A família tentou vários
métodos de reabilitação, incluindo um programa de esqui nos EUA que,
inesperadamente, foi o que funcionou melhor.
Existem programas de
reabilitação de deficientes através do esqui há mais de 30 anos nos EUA,
Canadá e Austrália, de modo que Sergey e Natalya Belogolovtsevi
decidiram criar o primeiro projeto semelhante na Rússia.
“Nossa experiência mostra que os programas de reabilitação pela prática do esqui são especialmente eficazes com pessoas com deficiências do sistema musculoesquelético (paralisia cerebral infantil, consequências de traumas da espinha, lesões cerebrais), com autismo, síndrome de Down e também com deficiência visual ou auditiva parcial ou completa”, diz a organização.
O programa funciona hoje em 16 regiões da Rússia, de Moscou à
república da Udmúrtia e da região de Ryazan a Krasnoyarsk Krai.
Mais de
3.000 pessoas ao todo, dos 3 aos 62 anos de idade, já passaram pela
reabilitação. Além dos programas de reabilitação propriamente ditos, o
Ski Dreams treina voluntários e instrutores certificados.
O programa é
operado como franquia social: organização pública, a Ski Dreams prepara
instrutores através de seus programas, manufatura equipamentos sob seu
controle e vende esses equipamentos a estações de esqui, fazendo o
monitoramento qualitativo e quantitativo dos serviços prestados.
Os pais pagam pelos programas pessoalmente, ou, em casos de falta de
recursos, podem receber uma bolsa dos patrocinadores do programa, que
são doadores privados e empresas comerciais.
A companhia siberiana de
energia à base de carvão, por exemplo, patrocinou a abertura de um
centro especial de reabilitação na região de Kemerovo.
Em muitas cidades os projetos são patrocinados por estações de esqui.
Em Moscou, duas sessões semanais custam cerca de 3.000 rublos (US$50)
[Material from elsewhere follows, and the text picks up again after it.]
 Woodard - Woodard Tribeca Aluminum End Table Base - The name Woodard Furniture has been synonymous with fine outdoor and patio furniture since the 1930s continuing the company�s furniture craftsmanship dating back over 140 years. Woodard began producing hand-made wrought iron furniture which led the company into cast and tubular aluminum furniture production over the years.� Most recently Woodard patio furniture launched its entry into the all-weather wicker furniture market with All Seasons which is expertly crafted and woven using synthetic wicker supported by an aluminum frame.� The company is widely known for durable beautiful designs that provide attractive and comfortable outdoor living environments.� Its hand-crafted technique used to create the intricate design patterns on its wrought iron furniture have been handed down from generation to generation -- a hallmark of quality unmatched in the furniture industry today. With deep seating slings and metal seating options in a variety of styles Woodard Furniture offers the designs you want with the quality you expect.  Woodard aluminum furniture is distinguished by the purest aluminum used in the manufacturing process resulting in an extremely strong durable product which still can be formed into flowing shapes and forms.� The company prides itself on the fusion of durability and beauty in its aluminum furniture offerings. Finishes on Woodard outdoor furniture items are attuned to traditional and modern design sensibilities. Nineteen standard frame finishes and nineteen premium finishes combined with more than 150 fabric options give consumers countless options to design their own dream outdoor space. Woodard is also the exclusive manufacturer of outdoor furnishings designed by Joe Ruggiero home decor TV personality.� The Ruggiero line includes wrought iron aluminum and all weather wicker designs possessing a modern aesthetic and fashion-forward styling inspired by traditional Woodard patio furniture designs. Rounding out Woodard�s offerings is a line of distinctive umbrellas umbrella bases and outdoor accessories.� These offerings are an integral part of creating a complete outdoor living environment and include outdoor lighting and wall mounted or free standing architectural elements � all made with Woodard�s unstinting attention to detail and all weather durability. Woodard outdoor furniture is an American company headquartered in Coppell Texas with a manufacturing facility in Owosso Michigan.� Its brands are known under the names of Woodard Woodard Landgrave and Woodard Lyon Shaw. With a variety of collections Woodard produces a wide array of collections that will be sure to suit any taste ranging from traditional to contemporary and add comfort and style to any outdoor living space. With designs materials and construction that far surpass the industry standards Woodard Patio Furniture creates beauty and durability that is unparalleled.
com 1 instrutor ou 6.000 rublos com 2 instrutores. Em outras cidades
e regiões os preços são mais baixos.
A título de comparação, segundo a
organização, um dia de tratamento no centro ambulatorial do Ministério
do Desenvolvimento Social, em Moscou, sai por 5.000 rublos (US$75).
A coordenadora do programa, Julia Gerasimova, diz que o Ski Dreams
está tentando obter verbas do governo.
“Gostaríamos muito que o programa recebesse status médico, porque seu efeito é evidente e porque pode já ter sido prescrito em programas individuais de reabilitação”, diz Maria Tsvetkova, mãe de Alice, 6.
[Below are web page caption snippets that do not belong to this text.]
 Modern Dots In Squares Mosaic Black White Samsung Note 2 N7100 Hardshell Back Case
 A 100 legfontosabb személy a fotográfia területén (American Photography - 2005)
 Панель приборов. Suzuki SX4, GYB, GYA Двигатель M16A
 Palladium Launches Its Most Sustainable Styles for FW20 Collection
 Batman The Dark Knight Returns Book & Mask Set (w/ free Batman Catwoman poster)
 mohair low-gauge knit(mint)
A organização pretende aumentar o número de centros e criar um
sistema de análises médicas para medir a eficácia do programa, e o Ski
Dreams está procurando novos recursos e investidores para ampliar o
programa, criar novos métodos de reabilitação e aprimorar os já
existentes.
“A ausência de verbas específicas para o desenvolvimento de programas é um dos problemas mais prementes. Esperamos atrair a atenção de potenciais ‘anjos’ empresariais que possam ajudar com isso”, diz Julia Gerasimova.